According to the review findings:

1. 90% of patients with low back pain will see their symptoms fade on their own within three months

2. Most of those patients will recover within six weeks.

According to a press release summarizing the study, researchers determined that, barring an emergency, the initial treatment of all patients with low back pain should be noninvasive. Noninvasive treatments have helped patients strengthen the injured area and prevent further strain. These include:

1. Physical therapy that focuses on strengthening core muscle groups in the abdominal area and the lower back reducing disc-related pain.

2. Non-steroidal anti-inflammatory drugs (NSAIDs) such as ibuprofen and naproxen provide short-term relief of low back pain. No one NSAID was found to be more effective than another.
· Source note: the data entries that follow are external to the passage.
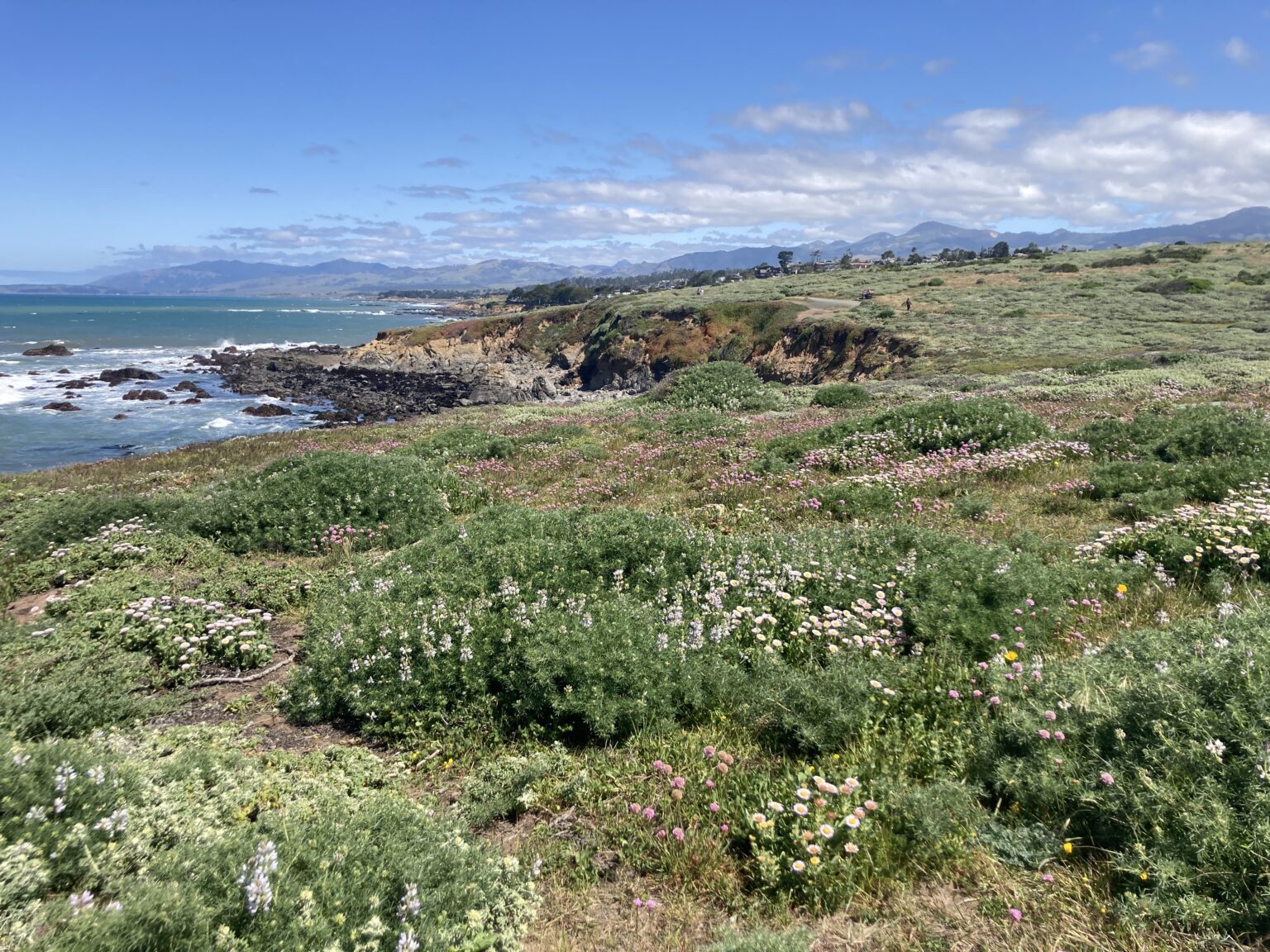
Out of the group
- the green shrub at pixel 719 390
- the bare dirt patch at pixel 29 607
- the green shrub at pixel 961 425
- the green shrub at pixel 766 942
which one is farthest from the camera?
the green shrub at pixel 719 390

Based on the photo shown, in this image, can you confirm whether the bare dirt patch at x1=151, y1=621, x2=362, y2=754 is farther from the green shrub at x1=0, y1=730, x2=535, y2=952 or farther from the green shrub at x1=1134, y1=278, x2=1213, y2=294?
the green shrub at x1=1134, y1=278, x2=1213, y2=294

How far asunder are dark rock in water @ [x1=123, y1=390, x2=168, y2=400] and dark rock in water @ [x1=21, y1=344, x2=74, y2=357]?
37.5 meters

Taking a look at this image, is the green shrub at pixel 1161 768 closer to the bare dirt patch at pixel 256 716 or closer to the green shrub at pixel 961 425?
the bare dirt patch at pixel 256 716

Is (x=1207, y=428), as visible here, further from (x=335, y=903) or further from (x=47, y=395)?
(x=47, y=395)

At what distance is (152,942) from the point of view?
256 cm

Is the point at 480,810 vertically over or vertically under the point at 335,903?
under

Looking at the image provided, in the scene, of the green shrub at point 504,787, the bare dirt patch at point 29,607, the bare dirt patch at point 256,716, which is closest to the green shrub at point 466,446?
the bare dirt patch at point 29,607

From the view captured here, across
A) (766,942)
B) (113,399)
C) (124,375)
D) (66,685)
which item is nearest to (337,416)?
(113,399)

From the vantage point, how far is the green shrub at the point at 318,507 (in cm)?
983

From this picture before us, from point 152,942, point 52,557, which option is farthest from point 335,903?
point 52,557

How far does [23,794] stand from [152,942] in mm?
1516

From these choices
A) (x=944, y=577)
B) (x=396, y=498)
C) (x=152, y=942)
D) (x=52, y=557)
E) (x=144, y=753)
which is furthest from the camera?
(x=396, y=498)

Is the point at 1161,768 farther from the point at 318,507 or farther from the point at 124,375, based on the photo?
the point at 124,375

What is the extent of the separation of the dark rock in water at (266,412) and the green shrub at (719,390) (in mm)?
31709
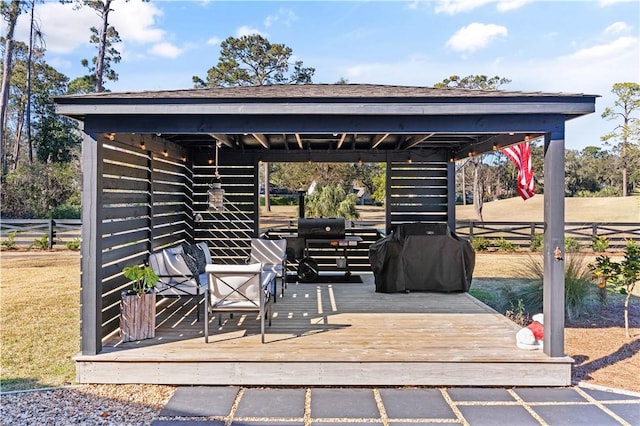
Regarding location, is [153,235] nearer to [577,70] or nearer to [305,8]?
[305,8]

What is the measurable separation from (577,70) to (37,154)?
22229mm

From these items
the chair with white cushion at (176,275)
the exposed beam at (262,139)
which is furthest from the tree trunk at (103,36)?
the chair with white cushion at (176,275)

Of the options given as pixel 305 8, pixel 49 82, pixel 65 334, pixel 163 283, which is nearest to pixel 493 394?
pixel 163 283

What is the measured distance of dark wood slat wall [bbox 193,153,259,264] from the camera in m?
8.03

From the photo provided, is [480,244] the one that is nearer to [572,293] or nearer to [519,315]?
[572,293]

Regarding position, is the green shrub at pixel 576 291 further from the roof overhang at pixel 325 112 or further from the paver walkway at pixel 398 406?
the roof overhang at pixel 325 112

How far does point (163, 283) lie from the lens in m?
5.16

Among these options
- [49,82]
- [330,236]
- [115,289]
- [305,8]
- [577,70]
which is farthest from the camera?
[49,82]

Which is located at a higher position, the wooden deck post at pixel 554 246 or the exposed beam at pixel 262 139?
the exposed beam at pixel 262 139

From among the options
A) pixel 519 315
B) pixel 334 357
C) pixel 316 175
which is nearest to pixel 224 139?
pixel 334 357

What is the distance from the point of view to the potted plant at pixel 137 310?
4.37 meters

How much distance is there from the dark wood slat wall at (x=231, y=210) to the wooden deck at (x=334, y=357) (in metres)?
Result: 3.02

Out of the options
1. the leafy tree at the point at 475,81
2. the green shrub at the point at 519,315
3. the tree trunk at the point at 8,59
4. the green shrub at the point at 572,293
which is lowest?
the green shrub at the point at 519,315

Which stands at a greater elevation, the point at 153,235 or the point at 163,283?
the point at 153,235
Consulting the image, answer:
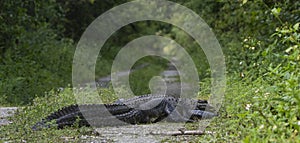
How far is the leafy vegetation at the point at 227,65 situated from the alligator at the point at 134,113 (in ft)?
1.17

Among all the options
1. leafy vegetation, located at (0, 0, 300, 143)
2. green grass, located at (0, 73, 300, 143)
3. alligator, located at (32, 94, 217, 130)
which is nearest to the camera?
green grass, located at (0, 73, 300, 143)

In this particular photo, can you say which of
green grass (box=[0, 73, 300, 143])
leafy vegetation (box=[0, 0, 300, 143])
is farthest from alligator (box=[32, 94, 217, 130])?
leafy vegetation (box=[0, 0, 300, 143])

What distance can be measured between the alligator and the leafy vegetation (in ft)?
1.17

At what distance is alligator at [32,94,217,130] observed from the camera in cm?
679

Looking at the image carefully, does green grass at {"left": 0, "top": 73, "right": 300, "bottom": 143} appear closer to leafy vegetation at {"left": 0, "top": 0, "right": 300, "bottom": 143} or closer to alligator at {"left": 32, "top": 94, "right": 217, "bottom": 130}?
leafy vegetation at {"left": 0, "top": 0, "right": 300, "bottom": 143}

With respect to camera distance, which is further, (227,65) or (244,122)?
(227,65)

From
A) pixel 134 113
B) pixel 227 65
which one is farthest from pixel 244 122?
pixel 227 65

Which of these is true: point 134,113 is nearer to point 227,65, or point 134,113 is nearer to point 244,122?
point 244,122

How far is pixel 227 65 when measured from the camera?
11453mm

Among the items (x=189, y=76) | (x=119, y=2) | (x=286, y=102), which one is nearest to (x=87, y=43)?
(x=119, y=2)

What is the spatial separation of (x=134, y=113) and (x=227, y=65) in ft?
15.0

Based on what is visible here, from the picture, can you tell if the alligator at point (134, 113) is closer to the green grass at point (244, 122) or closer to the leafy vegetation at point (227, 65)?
the green grass at point (244, 122)

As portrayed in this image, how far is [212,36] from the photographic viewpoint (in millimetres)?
14680

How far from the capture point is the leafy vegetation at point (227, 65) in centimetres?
489
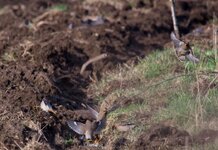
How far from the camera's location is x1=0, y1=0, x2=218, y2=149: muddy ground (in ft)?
28.2

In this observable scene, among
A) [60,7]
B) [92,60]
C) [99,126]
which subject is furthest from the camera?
[60,7]

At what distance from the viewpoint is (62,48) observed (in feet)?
38.5

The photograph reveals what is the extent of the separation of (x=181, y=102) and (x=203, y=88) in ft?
1.42

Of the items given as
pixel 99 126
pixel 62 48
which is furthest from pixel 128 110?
pixel 62 48

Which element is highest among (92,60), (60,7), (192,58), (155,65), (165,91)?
(192,58)

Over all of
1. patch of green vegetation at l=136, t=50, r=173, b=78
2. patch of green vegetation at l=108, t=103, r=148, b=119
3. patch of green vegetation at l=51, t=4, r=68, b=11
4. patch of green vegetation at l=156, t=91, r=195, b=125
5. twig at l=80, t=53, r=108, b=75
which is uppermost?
patch of green vegetation at l=156, t=91, r=195, b=125

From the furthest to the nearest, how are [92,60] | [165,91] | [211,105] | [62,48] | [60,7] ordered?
1. [60,7]
2. [62,48]
3. [92,60]
4. [165,91]
5. [211,105]

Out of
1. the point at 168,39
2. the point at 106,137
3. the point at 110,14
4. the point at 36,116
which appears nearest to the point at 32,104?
the point at 36,116

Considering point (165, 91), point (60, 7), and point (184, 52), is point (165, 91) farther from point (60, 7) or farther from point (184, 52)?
point (60, 7)

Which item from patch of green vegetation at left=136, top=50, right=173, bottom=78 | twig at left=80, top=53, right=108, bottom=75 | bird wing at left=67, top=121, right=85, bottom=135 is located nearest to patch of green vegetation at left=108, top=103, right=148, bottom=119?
bird wing at left=67, top=121, right=85, bottom=135

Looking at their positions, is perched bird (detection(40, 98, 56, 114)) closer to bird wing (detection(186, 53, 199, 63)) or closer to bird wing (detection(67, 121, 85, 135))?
bird wing (detection(67, 121, 85, 135))

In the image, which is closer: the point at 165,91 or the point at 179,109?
the point at 179,109

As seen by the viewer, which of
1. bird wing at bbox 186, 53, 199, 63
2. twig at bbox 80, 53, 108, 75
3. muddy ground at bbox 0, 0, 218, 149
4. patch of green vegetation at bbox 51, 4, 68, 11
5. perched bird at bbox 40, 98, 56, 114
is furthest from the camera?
patch of green vegetation at bbox 51, 4, 68, 11

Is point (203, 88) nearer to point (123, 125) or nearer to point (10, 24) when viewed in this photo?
point (123, 125)
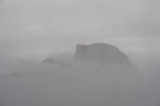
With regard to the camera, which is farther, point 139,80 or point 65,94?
point 139,80

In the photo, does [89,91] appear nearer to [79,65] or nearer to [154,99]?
[154,99]

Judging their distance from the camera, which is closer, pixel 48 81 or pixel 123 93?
pixel 123 93

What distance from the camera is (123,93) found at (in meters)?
39.1

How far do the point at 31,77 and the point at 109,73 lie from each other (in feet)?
34.6

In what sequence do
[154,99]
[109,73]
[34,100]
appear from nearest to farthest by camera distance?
[154,99], [34,100], [109,73]

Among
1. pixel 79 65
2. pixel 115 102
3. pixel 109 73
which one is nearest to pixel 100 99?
pixel 115 102

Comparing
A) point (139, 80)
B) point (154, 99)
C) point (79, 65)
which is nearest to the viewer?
point (154, 99)

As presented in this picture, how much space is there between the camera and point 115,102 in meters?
36.6

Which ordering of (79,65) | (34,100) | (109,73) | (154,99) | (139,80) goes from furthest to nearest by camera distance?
(79,65) < (109,73) < (139,80) < (34,100) < (154,99)

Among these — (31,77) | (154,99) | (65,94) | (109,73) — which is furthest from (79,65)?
(154,99)

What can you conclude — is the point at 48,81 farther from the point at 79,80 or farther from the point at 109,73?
the point at 109,73

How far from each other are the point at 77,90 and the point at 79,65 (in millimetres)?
11818

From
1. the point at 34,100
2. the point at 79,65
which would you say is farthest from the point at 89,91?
the point at 79,65

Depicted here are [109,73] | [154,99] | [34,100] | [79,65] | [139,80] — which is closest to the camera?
[154,99]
3. Educating patients on better body mechanics--for example, lifting with the legs instead of the back-- lessens the strain that is placed on the lumbar region.

4. Exercise, as opposed to bed rest, improves function and decreases pain in adult patients with chronic low back pain.

"Surgery should be the last option, but too often patients think of surgery as a cure all and are eager to embark on it," says Luke Madigan, M.D., an attending physician at Knoxville Orthopaedic Clinic, Knoxville, TN, and the lead author of the review. "Also, surgeons should pay close attention to the list of contraindications, and recommend surgery only for those patients who are truly likely to benefit from it."